Direktur Perdagangan dan Pengaturan Anggota Bursa BEI, Irvan Susandy, menjelaskan bahwa pengenaan PPN 12 persen tidak secara langsung dari investor ke bursa, tetapi akan dilakukan penyesuaian PPN melalui Anggota Bursa (AB).
“Kalau transaksikan, nasabah transaksi melalui AB, AB ke kita (bursa) kan, kita kan nagihnya ke AB bukan ke nasabah kan nanti AB bayarin, potong fee, jadi fee-nya berapa, tambah PPN kita tagih nanti AB ya nerusin ke nasabah, karena itu kan tanggungjawabnya nasabah,” ucap Irvan kepada media dikutip, 31 Desember 2024.

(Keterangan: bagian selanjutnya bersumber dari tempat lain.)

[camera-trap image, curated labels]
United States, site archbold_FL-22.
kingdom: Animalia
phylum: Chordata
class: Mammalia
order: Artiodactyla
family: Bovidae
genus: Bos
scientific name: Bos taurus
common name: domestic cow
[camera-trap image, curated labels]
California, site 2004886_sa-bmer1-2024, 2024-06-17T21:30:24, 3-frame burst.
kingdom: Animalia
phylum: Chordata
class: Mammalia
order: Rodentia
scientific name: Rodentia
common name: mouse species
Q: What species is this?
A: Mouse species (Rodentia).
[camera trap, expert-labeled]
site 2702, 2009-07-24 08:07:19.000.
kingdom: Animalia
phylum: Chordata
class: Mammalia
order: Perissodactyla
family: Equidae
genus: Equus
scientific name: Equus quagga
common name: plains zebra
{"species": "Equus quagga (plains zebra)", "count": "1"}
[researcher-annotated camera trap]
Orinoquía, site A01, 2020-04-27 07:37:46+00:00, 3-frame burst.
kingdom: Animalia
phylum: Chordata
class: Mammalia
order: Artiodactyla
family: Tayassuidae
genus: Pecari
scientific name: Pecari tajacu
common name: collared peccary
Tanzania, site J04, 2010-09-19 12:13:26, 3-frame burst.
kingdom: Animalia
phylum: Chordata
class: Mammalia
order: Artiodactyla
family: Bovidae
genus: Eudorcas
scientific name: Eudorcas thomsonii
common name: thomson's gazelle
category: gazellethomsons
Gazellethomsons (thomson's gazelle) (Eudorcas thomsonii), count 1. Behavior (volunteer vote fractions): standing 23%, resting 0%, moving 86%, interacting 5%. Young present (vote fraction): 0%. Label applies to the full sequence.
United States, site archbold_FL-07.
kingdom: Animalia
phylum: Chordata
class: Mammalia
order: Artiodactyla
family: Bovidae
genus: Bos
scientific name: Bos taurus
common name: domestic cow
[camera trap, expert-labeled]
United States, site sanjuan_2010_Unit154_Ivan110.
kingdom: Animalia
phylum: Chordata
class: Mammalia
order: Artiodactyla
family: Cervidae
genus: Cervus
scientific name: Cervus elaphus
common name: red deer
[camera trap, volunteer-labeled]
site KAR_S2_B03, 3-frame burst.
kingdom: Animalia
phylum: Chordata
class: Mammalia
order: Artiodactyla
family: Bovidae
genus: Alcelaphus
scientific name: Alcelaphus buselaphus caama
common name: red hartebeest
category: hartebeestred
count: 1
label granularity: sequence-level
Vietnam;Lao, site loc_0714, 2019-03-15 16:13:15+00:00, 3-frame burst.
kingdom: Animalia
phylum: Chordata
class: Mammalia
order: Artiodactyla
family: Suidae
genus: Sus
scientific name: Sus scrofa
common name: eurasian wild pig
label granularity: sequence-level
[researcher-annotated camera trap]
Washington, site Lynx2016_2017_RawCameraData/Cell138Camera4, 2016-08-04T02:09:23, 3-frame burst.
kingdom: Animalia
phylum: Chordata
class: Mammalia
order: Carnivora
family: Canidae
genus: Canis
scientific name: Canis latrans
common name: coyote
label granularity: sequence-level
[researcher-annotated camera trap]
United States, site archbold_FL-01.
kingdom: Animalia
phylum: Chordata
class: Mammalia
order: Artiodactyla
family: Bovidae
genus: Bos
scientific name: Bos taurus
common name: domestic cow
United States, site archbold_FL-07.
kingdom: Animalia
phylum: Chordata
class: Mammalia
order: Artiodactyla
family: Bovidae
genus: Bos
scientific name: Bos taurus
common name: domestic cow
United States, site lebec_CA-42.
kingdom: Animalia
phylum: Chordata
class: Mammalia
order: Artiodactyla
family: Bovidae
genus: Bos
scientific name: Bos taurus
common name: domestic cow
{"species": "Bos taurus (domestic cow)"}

Irvan telah mengumumkan bahwa, seluruh Invoice dan faktur pajak atas jasa layanan BEI yang diterbitkan per 1 Januari 2025, akan dilakukan penyesuaian atas besaran tarif PPN dari yang sebelumnya 11 persen menjadi 12 persen.
Sementara, untuk Invoice dan Faktur Pajak atas jasa layanan BEI yang diterbitkan sebelum tanggal 1 Januari 2025, besaran tarif PPN yang dikenakan tetap mengikuti ketentuan yang lama dengan tarif pajak 11 persen.
Baca juga: Kinerja BEI 2024: Bawa 41 Perusahaan Melantai di Bursa, Masuk 10 Besar IPO Global
Baca juga: BEI ‘Tendang’ 8 Emiten Pailit, Ini Daftarnya!
Sebagai informasi, untuk ketentuan lebih lanjut atas penyesuaian besaran tarif PPN dari yang sebelumnya 11 persen menjadi 12 persen akan mengikuti Peraturan Menteri Keuangan (PMK) yang akan diterbitkan kemudian oleh Kementerian Keuangan dan Direktorat Jenderal Pajak.
“Kami mengimbau agar pembayaran atas tagihan yang sudah diterbitkan sebelum 1 Januari 2025 dapat segera diselesaikan, guna menghindari pengaruh dari perubahan tarif PPN yang akan berlaku pada tahun 2025,” imbuh Irvan dalam kesempatan terpisah.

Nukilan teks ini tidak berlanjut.